##### STORED RECORDS #####

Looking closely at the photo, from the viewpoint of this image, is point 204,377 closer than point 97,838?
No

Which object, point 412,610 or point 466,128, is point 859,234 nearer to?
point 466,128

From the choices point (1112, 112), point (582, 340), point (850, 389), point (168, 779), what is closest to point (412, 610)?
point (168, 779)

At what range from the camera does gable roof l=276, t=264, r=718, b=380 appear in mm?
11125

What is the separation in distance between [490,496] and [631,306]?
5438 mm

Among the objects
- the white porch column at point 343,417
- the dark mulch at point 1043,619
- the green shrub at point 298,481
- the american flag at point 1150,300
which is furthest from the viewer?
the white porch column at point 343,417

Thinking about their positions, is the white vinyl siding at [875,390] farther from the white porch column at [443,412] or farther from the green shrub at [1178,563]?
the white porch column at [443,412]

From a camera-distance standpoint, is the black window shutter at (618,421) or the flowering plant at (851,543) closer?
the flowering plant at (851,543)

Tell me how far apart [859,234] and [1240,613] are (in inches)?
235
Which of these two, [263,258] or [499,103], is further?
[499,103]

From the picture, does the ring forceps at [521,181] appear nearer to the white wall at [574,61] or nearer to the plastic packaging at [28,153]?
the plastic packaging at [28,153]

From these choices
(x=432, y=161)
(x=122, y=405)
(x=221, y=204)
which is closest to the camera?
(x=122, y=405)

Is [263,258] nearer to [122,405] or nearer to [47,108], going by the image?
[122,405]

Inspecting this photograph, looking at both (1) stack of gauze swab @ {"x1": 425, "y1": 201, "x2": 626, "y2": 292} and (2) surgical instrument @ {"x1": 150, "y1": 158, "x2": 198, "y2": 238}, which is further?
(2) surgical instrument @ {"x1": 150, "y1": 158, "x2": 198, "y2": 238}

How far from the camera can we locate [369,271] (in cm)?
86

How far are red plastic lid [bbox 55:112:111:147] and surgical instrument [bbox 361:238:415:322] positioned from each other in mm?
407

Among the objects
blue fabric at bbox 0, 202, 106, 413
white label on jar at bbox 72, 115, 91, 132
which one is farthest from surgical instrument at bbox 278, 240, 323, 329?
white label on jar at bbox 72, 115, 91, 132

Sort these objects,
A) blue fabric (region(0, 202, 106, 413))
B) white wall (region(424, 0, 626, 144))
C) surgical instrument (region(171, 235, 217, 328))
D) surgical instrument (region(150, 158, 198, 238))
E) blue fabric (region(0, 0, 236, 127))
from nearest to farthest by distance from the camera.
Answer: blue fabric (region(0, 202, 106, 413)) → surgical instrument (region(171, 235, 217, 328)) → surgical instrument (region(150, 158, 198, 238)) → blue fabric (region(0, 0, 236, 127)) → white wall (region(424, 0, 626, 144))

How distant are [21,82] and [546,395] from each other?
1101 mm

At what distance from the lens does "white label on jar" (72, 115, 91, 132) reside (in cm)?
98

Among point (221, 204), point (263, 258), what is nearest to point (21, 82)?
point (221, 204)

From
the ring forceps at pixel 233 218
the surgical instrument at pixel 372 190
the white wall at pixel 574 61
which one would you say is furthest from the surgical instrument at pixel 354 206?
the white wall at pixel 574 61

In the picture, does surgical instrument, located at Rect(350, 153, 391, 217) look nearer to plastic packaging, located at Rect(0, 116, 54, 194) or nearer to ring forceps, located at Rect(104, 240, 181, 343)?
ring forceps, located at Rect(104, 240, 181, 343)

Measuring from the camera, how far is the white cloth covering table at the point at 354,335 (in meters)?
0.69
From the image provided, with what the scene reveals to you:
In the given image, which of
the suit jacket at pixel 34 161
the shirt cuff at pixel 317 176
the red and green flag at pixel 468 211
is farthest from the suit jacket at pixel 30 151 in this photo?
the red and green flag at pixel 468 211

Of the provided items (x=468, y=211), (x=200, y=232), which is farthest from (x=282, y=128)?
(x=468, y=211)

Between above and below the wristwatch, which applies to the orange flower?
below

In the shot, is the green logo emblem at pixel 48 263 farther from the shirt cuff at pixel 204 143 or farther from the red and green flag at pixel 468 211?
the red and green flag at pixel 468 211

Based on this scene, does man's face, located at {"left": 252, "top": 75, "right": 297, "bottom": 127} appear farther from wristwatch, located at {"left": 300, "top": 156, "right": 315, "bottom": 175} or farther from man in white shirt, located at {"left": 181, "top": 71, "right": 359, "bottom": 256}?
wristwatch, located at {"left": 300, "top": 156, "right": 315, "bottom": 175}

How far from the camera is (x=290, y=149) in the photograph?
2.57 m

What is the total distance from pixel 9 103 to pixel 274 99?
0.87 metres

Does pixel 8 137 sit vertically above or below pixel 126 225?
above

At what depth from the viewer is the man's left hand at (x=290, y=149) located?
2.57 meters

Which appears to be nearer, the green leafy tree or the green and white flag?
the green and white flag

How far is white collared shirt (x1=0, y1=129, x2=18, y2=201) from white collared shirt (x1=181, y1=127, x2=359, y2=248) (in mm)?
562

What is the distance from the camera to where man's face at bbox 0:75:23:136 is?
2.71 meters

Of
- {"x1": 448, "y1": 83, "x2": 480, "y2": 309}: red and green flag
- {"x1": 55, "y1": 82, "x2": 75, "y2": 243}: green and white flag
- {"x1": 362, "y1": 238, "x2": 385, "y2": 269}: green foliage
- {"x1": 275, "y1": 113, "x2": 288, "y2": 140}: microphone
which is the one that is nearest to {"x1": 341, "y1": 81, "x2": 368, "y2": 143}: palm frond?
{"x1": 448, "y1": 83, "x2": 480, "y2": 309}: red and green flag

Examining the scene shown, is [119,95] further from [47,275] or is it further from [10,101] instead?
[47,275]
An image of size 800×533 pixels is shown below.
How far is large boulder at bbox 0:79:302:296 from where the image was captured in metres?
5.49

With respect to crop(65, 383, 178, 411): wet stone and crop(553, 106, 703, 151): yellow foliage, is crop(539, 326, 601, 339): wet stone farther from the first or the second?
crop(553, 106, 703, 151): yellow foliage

#####

• [GIVEN INSTRUCTION] Copy out the rows above again, switching every "from the camera" to "from the lens" and keeping all other text as it is.

• [REPLY TO THE EXERCISE]
Looking closely at the photo, from the viewpoint of this image, is point 204,377 closer than point 97,838?
No

Which object, point 412,610 or point 466,128, is point 859,234 nearer to?
point 466,128

From the choices point (1112, 112), point (582, 340), point (850, 389), point (168, 779), what is closest to point (412, 610)?
point (168, 779)

At what range from the lens does gable roof l=276, t=264, r=718, b=380 appear in mm?
11125

What is the separation in distance between [490,496] and [631,306]?
5438 mm

Among the objects
- the white porch column at point 343,417
- the dark mulch at point 1043,619
- the green shrub at point 298,481
- the american flag at point 1150,300
which is furthest from the viewer?
the white porch column at point 343,417

Thinking about their positions, is the white vinyl siding at [875,390] farther from the white porch column at [443,412] or farther from the green shrub at [1178,563]?
the white porch column at [443,412]

From a camera-distance standpoint, is the black window shutter at (618,421) or the flowering plant at (851,543) closer?
the flowering plant at (851,543)

Tell me how far apart [859,234] and [1240,613] are (in inches)?
235
Which of these two, [263,258] or [499,103], is further?
[499,103]

From the picture, does the ring forceps at [521,181] appear nearer to the white wall at [574,61] or nearer to the plastic packaging at [28,153]?
the plastic packaging at [28,153]

From these choices
(x=432, y=161)
(x=122, y=405)
(x=221, y=204)
which is closest to the camera?
(x=122, y=405)

Is [263,258] nearer to [122,405] or nearer to [47,108], going by the image?
[122,405]

Inspecting this photograph, looking at both (1) stack of gauze swab @ {"x1": 425, "y1": 201, "x2": 626, "y2": 292} and (2) surgical instrument @ {"x1": 150, "y1": 158, "x2": 198, "y2": 238}, which is further?
(2) surgical instrument @ {"x1": 150, "y1": 158, "x2": 198, "y2": 238}

How far from the lens can we locate [369,271] (in cm)?
86

How far are red plastic lid [bbox 55:112:111:147] and surgical instrument [bbox 361:238:415:322] positioned from each other in mm?
407

Among the objects
blue fabric at bbox 0, 202, 106, 413
white label on jar at bbox 72, 115, 91, 132
which one is farthest from surgical instrument at bbox 278, 240, 323, 329?
white label on jar at bbox 72, 115, 91, 132

Sort these objects,
A) blue fabric (region(0, 202, 106, 413))
B) white wall (region(424, 0, 626, 144))
C) surgical instrument (region(171, 235, 217, 328))
D) surgical instrument (region(150, 158, 198, 238))
E) blue fabric (region(0, 0, 236, 127))
from nearest to farthest by distance from the lens.
Answer: blue fabric (region(0, 202, 106, 413)) → surgical instrument (region(171, 235, 217, 328)) → surgical instrument (region(150, 158, 198, 238)) → blue fabric (region(0, 0, 236, 127)) → white wall (region(424, 0, 626, 144))

How distant are [21,82] and [546,395] from each other?
1101 mm

At what distance from the lens does "white label on jar" (72, 115, 91, 132) reside (in cm)?
98

Among point (221, 204), point (263, 258), what is nearest to point (21, 82)?
point (221, 204)

From
the ring forceps at pixel 233 218
the surgical instrument at pixel 372 190
the white wall at pixel 574 61
which one would you say is furthest from the surgical instrument at pixel 354 206?
the white wall at pixel 574 61

In the picture, does surgical instrument, located at Rect(350, 153, 391, 217) look nearer to plastic packaging, located at Rect(0, 116, 54, 194) or nearer to ring forceps, located at Rect(104, 240, 181, 343)?
ring forceps, located at Rect(104, 240, 181, 343)

Measuring from the lens, how far is the white cloth covering table at the point at 354,335 (in meters)?
0.69
From the image provided, with what the scene reveals to you:
In the given image, which of
the suit jacket at pixel 34 161
the shirt cuff at pixel 317 176
the red and green flag at pixel 468 211
is farthest from the suit jacket at pixel 30 151 in this photo?
the red and green flag at pixel 468 211

Of the provided items (x=468, y=211), (x=200, y=232), which is farthest from (x=282, y=128)?
(x=468, y=211)

Between above and below the wristwatch, which applies to the orange flower?
below

In the shot, is the green logo emblem at pixel 48 263 farther from the shirt cuff at pixel 204 143 or farther from the red and green flag at pixel 468 211?
the red and green flag at pixel 468 211

Based on this scene, does man's face, located at {"left": 252, "top": 75, "right": 297, "bottom": 127} appear farther from wristwatch, located at {"left": 300, "top": 156, "right": 315, "bottom": 175} or farther from man in white shirt, located at {"left": 181, "top": 71, "right": 359, "bottom": 256}?
wristwatch, located at {"left": 300, "top": 156, "right": 315, "bottom": 175}

How far from the lens is (x=290, y=149) in the photograph?
2.57 m

What is the total distance from pixel 9 103 to pixel 274 99?
0.87 metres

Does pixel 8 137 sit vertically above or below pixel 126 225?
above

At what depth from the viewer is the man's left hand at (x=290, y=149) located?
2.57 meters

Which appears to be nearer, the green leafy tree or the green and white flag?
the green and white flag

How far is white collared shirt (x1=0, y1=129, x2=18, y2=201) from white collared shirt (x1=181, y1=127, x2=359, y2=248) (in mm)?
562

What is the distance from the lens to where man's face at bbox 0:75:23:136 is?
2.71 meters

Of
- {"x1": 448, "y1": 83, "x2": 480, "y2": 309}: red and green flag
- {"x1": 55, "y1": 82, "x2": 75, "y2": 243}: green and white flag
- {"x1": 362, "y1": 238, "x2": 385, "y2": 269}: green foliage
- {"x1": 275, "y1": 113, "x2": 288, "y2": 140}: microphone
which is the one that is nearest to {"x1": 341, "y1": 81, "x2": 368, "y2": 143}: palm frond?
{"x1": 448, "y1": 83, "x2": 480, "y2": 309}: red and green flag

Examining the scene shown, is [119,95] further from [47,275] or is it further from [10,101] instead?
[47,275]
An image of size 800×533 pixels is shown below.
How far is large boulder at bbox 0:79:302:296 from where the image was captured in metres?
5.49

With respect to crop(65, 383, 178, 411): wet stone and crop(553, 106, 703, 151): yellow foliage, is crop(539, 326, 601, 339): wet stone farther from the first or the second?
crop(553, 106, 703, 151): yellow foliage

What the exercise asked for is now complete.